The TIFF format was developed by the company Aldus in 1986, which was later acquired by Adobe systems who now own the rights on the format specification. TIFF, which refers to the Tagged Image File Format, is a raster graphics file format popularly used in desktop publishing and print. Its initial development goal was to create an alternative and cross platform format that would replace the numerous proprietary formats used by scanners developed in the 80's. Later revisions, after Adobe took over the development of the format, saw the TIFF format become extensible to adapt with growing and changing needs of the graphics industry. TIFF supports high color depth and is well suited to OCR applications, scanning, image editing and authoring as well as word processing. The format uses the filename extension .tiff for files stored in the format.
A .ras extension file is a binary raster image format file that was developed using the UNIX platform by Sun Microsystems. It uses the bitmap format that is simple to use and has the ability to store data in grayscale, black and white as well as colored pixels. The basic layout of a .ras file begins with a header, is followed by a color map and finally by the image data that is bitmapped.
FreeFileConvert uses tuned encoding for TIFF to RAS conversions, preserving clarity while trimming file size. Finished audio streams instantly across phones, tablets, desktops, and modern browsers without extra tweaks.
Upload TIFF files from desktop, tablet, or cloud storage, queue multiple jobs, and let the converter finish autonomously. Return whenever convenient to download synchronized RAS results on any device you rely on.
Process up to 5 files sized 1000 MB per batch without splitting queues manually. Mixed-format uploads convert together, producing consistent RAS audio with dependable progress tracking.
The original version of the TIFF format had no support for compression but by the 5th release of the format, LZW compression (a lossless compression algorithm) was supported.
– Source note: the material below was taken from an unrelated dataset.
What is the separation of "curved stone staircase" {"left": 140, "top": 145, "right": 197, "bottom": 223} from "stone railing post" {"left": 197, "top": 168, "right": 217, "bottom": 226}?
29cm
However, the format can also be used to store data in a lossless format without compression. This cannot be done though if the TIFF file is acting as an archive for JPEG data which is inherently lossy. TIFF supports monochrome, grayscale, palette color, and full true color.
The .ras file extension format extends support to 1, 8, 24 and 32 bits per pixel with easy compression and decompression of the images done with the help of the RLE compression technique which is compatible with other imaging programs. Transparency is not supported in this format. The MIME commands used for this application are image/cmu-master or application/x-cmu-raster.
Upload your image file in the TIFF format from your device, Dropbox, or Google Drive.
Select RAS as the output format and click Convert. Adjust optional settings if needed.
Download the converted image file. Each file stays available for up to 5 downloads.